__To do__
When you reach the line containing "Note: Export data", include it and stop; until then, return each line of the material exactly, starting with the first.
══ Material for this task
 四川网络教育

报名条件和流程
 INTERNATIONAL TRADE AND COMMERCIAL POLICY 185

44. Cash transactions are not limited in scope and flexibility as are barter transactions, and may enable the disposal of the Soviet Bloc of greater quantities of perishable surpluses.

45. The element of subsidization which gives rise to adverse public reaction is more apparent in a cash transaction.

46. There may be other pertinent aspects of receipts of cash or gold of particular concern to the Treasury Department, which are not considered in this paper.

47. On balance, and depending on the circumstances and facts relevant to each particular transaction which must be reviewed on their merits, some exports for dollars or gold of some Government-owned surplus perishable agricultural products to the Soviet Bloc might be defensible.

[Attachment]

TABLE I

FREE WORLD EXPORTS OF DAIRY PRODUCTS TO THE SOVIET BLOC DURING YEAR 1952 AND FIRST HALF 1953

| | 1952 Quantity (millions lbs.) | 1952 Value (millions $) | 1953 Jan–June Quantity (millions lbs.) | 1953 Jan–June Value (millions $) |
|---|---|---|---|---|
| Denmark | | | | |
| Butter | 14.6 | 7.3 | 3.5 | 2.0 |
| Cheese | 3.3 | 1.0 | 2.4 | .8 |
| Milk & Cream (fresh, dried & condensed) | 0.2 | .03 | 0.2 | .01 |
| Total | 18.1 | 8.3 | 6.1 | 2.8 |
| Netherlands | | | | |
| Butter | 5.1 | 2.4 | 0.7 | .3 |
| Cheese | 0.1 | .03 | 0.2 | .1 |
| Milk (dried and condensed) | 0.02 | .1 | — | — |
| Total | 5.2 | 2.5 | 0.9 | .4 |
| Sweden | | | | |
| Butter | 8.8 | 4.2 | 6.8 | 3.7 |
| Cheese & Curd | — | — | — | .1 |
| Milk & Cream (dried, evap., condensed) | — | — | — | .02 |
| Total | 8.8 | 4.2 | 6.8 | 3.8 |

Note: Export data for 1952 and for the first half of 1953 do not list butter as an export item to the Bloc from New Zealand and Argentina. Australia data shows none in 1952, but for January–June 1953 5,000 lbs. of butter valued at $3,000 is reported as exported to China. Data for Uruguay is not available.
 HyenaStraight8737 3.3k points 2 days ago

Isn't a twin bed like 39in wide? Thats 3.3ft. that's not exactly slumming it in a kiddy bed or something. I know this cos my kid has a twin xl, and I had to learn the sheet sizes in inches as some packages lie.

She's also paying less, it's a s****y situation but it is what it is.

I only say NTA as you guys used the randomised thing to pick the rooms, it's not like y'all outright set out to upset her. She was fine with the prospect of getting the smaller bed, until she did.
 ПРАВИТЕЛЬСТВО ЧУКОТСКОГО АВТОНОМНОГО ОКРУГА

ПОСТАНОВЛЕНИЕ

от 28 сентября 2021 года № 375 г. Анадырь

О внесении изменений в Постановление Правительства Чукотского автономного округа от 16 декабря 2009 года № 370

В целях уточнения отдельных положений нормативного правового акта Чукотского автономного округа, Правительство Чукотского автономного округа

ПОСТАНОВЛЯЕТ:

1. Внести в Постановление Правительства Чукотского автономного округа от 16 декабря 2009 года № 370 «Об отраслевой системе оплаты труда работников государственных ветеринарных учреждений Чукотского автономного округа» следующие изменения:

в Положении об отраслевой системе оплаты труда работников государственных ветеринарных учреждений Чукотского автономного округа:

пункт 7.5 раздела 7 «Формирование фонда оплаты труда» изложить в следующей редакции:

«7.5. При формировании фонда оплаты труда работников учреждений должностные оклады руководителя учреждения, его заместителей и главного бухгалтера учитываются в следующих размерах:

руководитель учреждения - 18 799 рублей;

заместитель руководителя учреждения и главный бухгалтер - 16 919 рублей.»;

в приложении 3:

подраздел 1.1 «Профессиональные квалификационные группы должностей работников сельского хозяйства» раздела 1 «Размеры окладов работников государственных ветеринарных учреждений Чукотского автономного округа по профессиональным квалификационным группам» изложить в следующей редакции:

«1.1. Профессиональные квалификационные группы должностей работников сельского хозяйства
════
__Final answer__
 四川网络教育

报名条件和流程
 INTERNATIONAL TRADE AND COMMERCIAL POLICY 185

44. Cash transactions are not limited in scope and flexibility as are barter transactions, and may enable the disposal of the Soviet Bloc of greater quantities of perishable surpluses.

45. The element of subsidization which gives rise to adverse public reaction is more apparent in a cash transaction.

46. There may be other pertinent aspects of receipts of cash or gold of particular concern to the Treasury Department, which are not considered in this paper.

47. On balance, and depending on the circumstances and facts relevant to each particular transaction which must be reviewed on their merits, some exports for dollars or gold of some Government-owned surplus perishable agricultural products to the Soviet Bloc might be defensible.

[Attachment]

TABLE I

FREE WORLD EXPORTS OF DAIRY PRODUCTS TO THE SOVIET BLOC DURING YEAR 1952 AND FIRST HALF 1953

| | 1952 Quantity (millions lbs.) | 1952 Value (millions $) | 1953 Jan–June Quantity (millions lbs.) | 1953 Jan–June Value (millions $) |
|---|---|---|---|---|
| Denmark | | | | |
| Butter | 14.6 | 7.3 | 3.5 | 2.0 |
| Cheese | 3.3 | 1.0 | 2.4 | .8 |
| Milk & Cream (fresh, dried & condensed) | 0.2 | .03 | 0.2 | .01 |
| Total | 18.1 | 8.3 | 6.1 | 2.8 |
| Netherlands | | | | |
| Butter | 5.1 | 2.4 | 0.7 | .3 |
| Cheese | 0.1 | .03 | 0.2 | .1 |
| Milk (dried and condensed) | 0.02 | .1 | — | — |
| Total | 5.2 | 2.5 | 0.9 | .4 |
| Sweden | | | | |
| Butter | 8.8 | 4.2 | 6.8 | 3.7 |
| Cheese & Curd | — | — | — | .1 |
| Milk & Cream (dried, evap., condensed) | — | — | — | .02 |
| Total | 8.8 | 4.2 | 6.8 | 3.8 |

Note: Export data for 1952 and for the first half of 1953 do not list butter as an export item to the Bloc from New Zealand and Argentina. Australia data shows none in 1952, but for January–June 1953 5,000 lbs. of butter valued at $3,000 is reported as exported to China. Data for Uruguay is not available.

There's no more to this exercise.